Investing in funds that have shown strong returns in the past or are run by star managers or even top-rated ones can make you feel overconfident. Since markets and performance are cyclical, it is important to look for more consistent funds and fund managers who are not the protagonists of a certain market phase. Higher returns in some years may hide the risk of poor performance of that fund or in earlier years. These can be discovered using the various ratios used. Measure risk in mutual funds Such as the Sharpe Ratio (this shows risk-adjusted returns) or the Sortino Ratio (downside risk-adjusted returns) or even the Information Ratio (shows how much additional return the fund has earned for the additional risk taken). These data points are readily available on various financial websites. To build a resilient and consistently performing portfolio, simply look for four main characteristics in a fund – a. Consistency of returns, b. Ability to deliver additional returns for each unit of additional risk, c. Ability to hedge downside losses during market corrections and d. Ability to reduce volatility.
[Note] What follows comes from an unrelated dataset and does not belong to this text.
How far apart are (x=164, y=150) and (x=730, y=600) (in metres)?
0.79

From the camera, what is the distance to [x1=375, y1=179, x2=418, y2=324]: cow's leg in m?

5. focus on yourself Goal and Discipline Investing
During the princes’ archery training, when Dronacharya placed a wooden bird on a tree as a target and asked all the princes what they saw, only Arjuna replied, saying that he saw only the bird’s eye gives. This quality distinguished him as a disciplined warrior and the best archer of the time.
Similarly, you should have focused goals for your investment portfolio and not be distracted by market noise. If you are investing through Systematic Investment Plan (SIP) And a sluggish market has a long duration, don’t get discouraged and stop your SIP. When the markets change, and they always do, your discipline to continue with your SIP can reward you handsomely. This is because equity markets are never linear (they do not move up or down in straight lines). They can remain dormant for long periods of time and suddenly move very rapidly, making up for lost duration in just a few days.
Having clearly defined financial goals for your portfolio will help in identifying the best suited funds for your portfolio. There are more than 15 categories of mutual funds and more than 800 mutual fund schemes. All you need is a few plans, which are best suited for your financial goals.
While there are many more lessons to be learned from the Mahabharata, some of the most important (especially in life) are about controlling your emotions, which is right (Religion), and fighting for it. In real-life investing and finance, this means setting clear financial goals, periodic asset allocation and portfolio reviews, having a strategic plan to achieve your goals, exiting the market without risking your hard-earned money and investing in the past. Don’t fall for the demonstrations. of mutual funds. These are some of the key lessons that will help you save and get more out of your investments and feel more confident about becoming completely self-reliant and empowered.